According to Major Ayeni the militia who were suspected to be converging, possibly for an attack on Ortom’s farm and other citizens’, were about to be approached for questioning when they opened fire on the troops as they made to run away but were engaged and two of them arrested.
Major Ayeni said the two herdsmen were handed over to the police.
Also Thursday, the police arraigned an 18-year-old herder, Abu Shagari, in a Makurdi Magistrates’ Court, for alleged open grazing.
The prosecutor, Sgt. Abdulkarim Abubakar, told the court that the accused person was arrested by a team of vigilance group, led by Gwaza Jacob.
He said the accused person was subsequently handed over to the State Criminal Investigation and Intelligence Department (SCIID) in Makurdi on January 21.

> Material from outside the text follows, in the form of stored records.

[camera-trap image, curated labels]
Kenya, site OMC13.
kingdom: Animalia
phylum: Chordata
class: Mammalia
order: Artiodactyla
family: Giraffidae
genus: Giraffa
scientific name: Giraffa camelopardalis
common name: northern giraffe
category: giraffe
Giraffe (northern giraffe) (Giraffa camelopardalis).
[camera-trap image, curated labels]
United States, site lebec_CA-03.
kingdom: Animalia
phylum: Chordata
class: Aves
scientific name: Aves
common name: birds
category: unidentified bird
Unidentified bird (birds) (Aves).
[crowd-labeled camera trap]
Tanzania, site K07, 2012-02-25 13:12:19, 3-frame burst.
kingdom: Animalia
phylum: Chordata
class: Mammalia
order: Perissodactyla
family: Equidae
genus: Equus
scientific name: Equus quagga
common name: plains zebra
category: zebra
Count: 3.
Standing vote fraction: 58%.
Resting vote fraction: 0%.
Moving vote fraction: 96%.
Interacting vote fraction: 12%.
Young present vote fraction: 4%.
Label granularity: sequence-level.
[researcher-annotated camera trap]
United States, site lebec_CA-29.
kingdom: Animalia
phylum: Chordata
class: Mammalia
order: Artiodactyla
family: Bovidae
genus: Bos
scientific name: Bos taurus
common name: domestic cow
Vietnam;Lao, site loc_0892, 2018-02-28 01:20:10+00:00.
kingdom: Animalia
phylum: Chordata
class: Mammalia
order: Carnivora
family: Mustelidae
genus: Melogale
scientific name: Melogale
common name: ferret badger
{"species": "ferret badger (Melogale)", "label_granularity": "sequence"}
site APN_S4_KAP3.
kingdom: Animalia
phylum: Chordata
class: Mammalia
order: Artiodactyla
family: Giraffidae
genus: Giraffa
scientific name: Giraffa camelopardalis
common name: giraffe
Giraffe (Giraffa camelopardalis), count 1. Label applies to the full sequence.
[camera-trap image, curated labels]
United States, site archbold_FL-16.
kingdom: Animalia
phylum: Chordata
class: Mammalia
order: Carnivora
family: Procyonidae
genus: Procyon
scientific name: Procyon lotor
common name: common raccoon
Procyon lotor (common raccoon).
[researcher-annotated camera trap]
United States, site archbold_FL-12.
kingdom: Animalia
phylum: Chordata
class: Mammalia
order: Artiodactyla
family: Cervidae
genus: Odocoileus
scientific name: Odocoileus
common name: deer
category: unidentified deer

Abubakar said the team was on patrol on Adaka Road in Makurdi metropolis, when they saw the accused person taking his cattle to openly graze on the field.
He said the accused person hailed from Shabu village in Nasarawa State.
The prosecutor averred that other herders in company of the accused person were at large.
The News Agency of Nigeria (NAN) reports that the accused person pleaded guilty to the charges.
The prosecutor prayed the court to enter a summary judgment on the accused person, based on his guilty plea in line with Section 157 of the CPC.
However, My Jijani Ahmed, counsel to the accused person, had urged the court to reverse the plea of guilty to not guilty in the interest of justice.
He said his client must be given the opportunity to defend himself and for the prosecution to prove their case beyond reasonable doubt before a judgment could be entered.
The Magistrate, Mr Emmanuel Azembe, held that the accused person must give full explanation of his plea and the consequences that followed it.
He asked Shagari to show cause why the court should not convict him on the grounds of his plea.
The magistrate, however, extended a life line to the accused person by asking if he could change his plea to “not guilty’’.